Start of Extracted material

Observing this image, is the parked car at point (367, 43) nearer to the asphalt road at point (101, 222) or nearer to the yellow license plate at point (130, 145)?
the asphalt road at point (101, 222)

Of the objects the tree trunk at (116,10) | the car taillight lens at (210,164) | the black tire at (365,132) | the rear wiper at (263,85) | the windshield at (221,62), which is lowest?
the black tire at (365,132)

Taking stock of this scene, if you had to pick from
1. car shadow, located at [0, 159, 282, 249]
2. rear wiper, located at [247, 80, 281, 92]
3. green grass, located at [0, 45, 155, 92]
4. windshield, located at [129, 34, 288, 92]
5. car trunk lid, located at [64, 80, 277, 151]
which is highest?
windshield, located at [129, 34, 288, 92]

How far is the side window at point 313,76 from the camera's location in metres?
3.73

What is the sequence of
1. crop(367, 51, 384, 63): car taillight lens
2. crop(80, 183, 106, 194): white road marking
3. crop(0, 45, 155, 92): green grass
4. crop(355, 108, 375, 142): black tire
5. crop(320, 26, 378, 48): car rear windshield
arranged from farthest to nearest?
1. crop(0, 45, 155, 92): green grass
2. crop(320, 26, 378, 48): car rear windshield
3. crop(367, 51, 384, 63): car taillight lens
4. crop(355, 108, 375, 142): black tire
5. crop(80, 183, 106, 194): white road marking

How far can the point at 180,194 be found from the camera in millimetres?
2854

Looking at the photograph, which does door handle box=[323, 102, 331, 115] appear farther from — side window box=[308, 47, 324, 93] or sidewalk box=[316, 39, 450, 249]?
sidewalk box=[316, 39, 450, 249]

End of Extracted material
Start of Extracted material

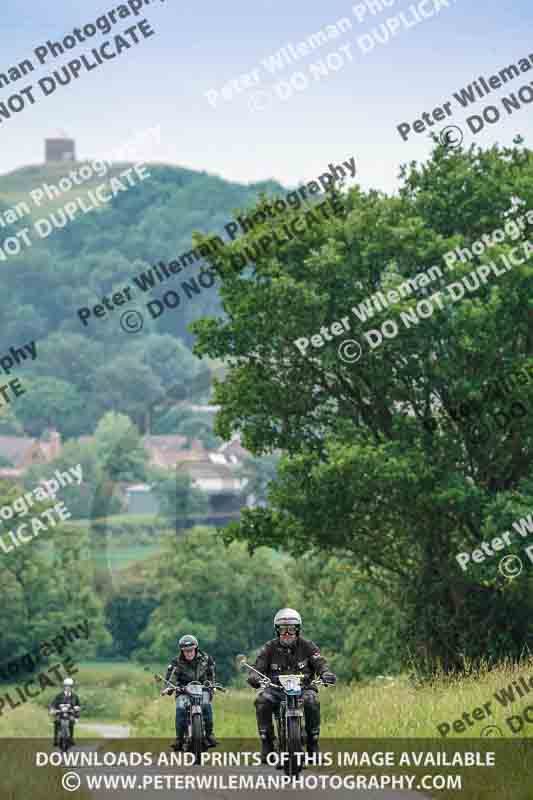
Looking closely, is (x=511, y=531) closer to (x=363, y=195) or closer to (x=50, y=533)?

End of Extracted material
Start of Extracted material

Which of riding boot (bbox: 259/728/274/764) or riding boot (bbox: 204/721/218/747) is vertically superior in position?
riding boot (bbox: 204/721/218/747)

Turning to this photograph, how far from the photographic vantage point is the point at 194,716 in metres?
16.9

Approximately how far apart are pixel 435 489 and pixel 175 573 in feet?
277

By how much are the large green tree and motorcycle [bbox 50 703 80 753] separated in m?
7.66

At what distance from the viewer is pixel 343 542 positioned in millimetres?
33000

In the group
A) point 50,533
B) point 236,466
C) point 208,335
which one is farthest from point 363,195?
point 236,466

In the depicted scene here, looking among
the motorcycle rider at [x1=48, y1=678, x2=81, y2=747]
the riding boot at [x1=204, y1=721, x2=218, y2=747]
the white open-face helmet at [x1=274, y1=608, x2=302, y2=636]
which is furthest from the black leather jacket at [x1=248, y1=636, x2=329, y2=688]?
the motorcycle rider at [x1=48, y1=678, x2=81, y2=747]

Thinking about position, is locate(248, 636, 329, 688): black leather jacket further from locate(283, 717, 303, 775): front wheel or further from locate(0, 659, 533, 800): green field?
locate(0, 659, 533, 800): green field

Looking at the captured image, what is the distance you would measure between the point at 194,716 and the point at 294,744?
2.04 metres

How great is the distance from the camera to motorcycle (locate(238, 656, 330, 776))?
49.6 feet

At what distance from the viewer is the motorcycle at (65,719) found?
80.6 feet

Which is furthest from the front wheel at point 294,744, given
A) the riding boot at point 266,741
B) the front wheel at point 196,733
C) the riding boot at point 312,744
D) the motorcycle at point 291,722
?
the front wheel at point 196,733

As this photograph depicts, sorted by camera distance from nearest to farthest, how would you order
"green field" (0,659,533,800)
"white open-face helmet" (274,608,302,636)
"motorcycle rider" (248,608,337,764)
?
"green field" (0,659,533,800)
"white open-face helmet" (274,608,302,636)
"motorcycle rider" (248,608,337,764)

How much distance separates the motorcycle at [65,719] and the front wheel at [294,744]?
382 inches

End of Extracted material

_What to work on_. Which lines of the material above contain the word "field"? Pull out each of them.

_Written solution_.
Thinking about position, is locate(248, 636, 329, 688): black leather jacket further from locate(283, 717, 303, 775): front wheel or further from locate(0, 659, 533, 800): green field?
locate(0, 659, 533, 800): green field
"green field" (0,659,533,800)
"green field" (0,659,533,800)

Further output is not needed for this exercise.